▶ Provided data
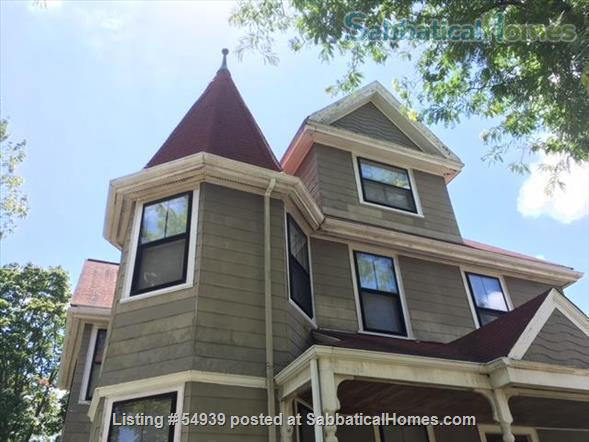 WALK TO HARVARD -  Spacious studio apartment with separate kitchen, and private entry. Exceptionally clean and conveniently located.  In-unit laundry, all utilities, internet included. Home Rental in Cambridge, Massachusetts, United States 2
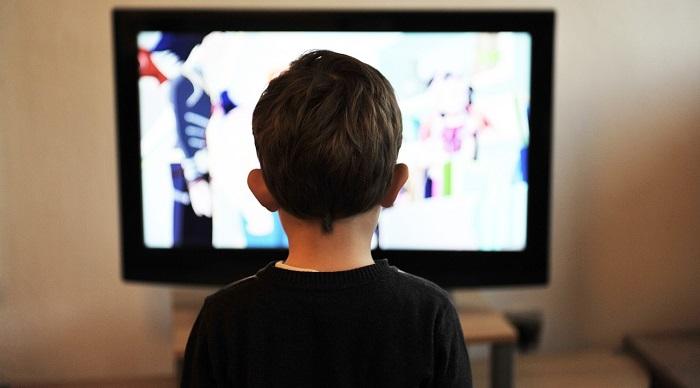 television enfant Photo Pixabay CC0 Domain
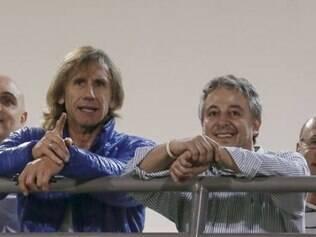 Ricardo Gareca acompanhará  o jogo da equipe palmeirense contra o Grêmio, em Caxias do Sul, no próximo domingo, e de lá deve seguir para Buenos Aires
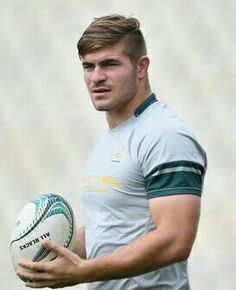 Beefy Men, Rugby Players, Sport Motivation, Male Form, Mens Fitness, Bodybuilding, Football, Athletes, Balls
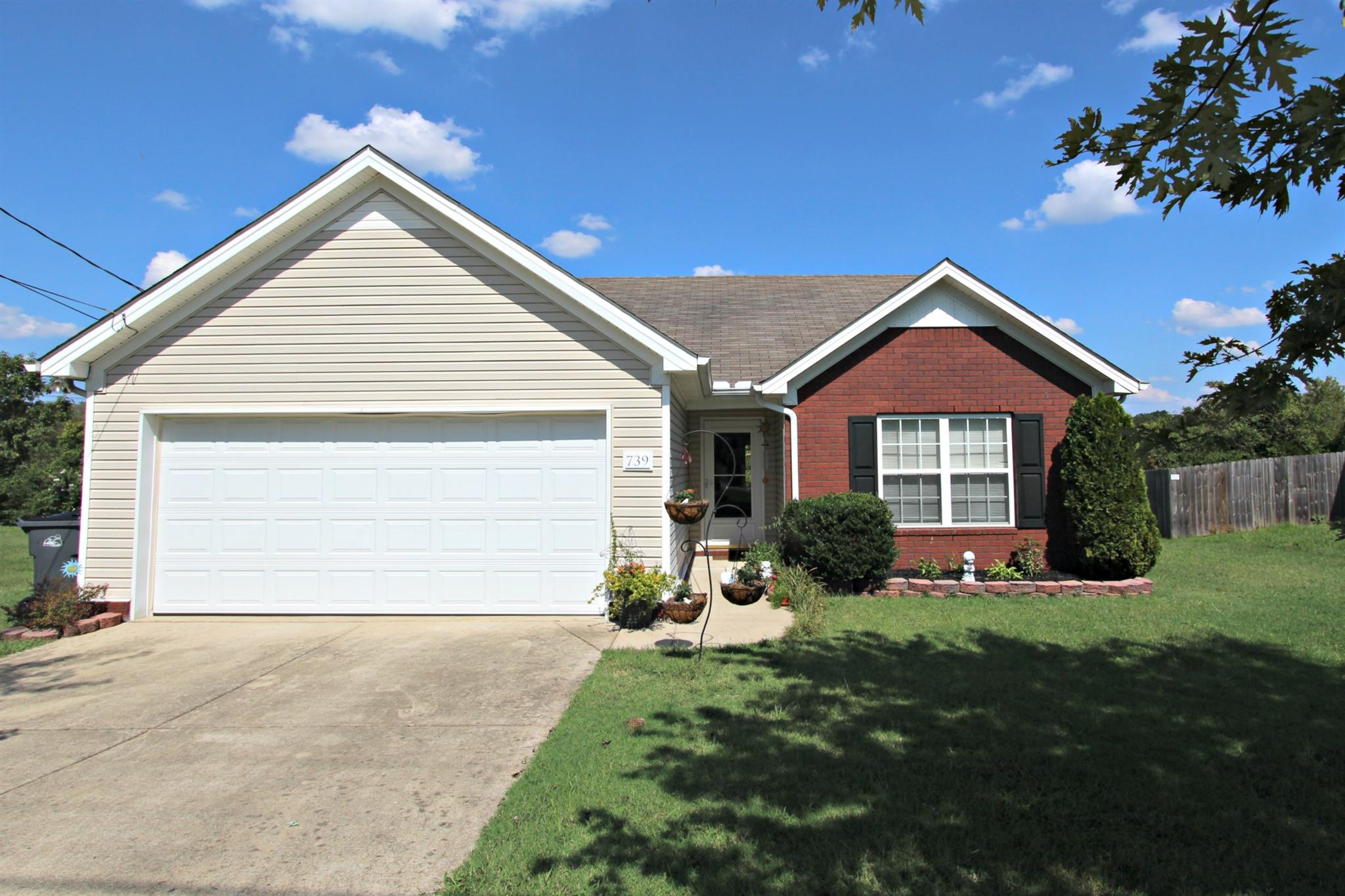 739 Autumn Ridge Ln, Columbia, TN 38401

▶ Required action
Make an exact copy of the records above. Keep out every picture.

▶ Exercise result
 WALK TO HARVARD -  Spacious studio apartment with separate kitchen, and private entry. Exceptionally clean and conveniently located.  In-unit laundry, all utilities, internet included. Home Rental in Cambridge, Massachusetts, United States 2
 television enfant Photo Pixabay CC0 Domain
 Ricardo Gareca acompanhará  o jogo da equipe palmeirense contra o Grêmio, em Caxias do Sul, no próximo domingo, e de lá deve seguir para Buenos Aires
 Beefy Men, Rugby Players, Sport Motivation, Male Form, Mens Fitness, Bodybuilding, Football, Athletes, Balls
 739 Autumn Ridge Ln, Columbia, TN 38401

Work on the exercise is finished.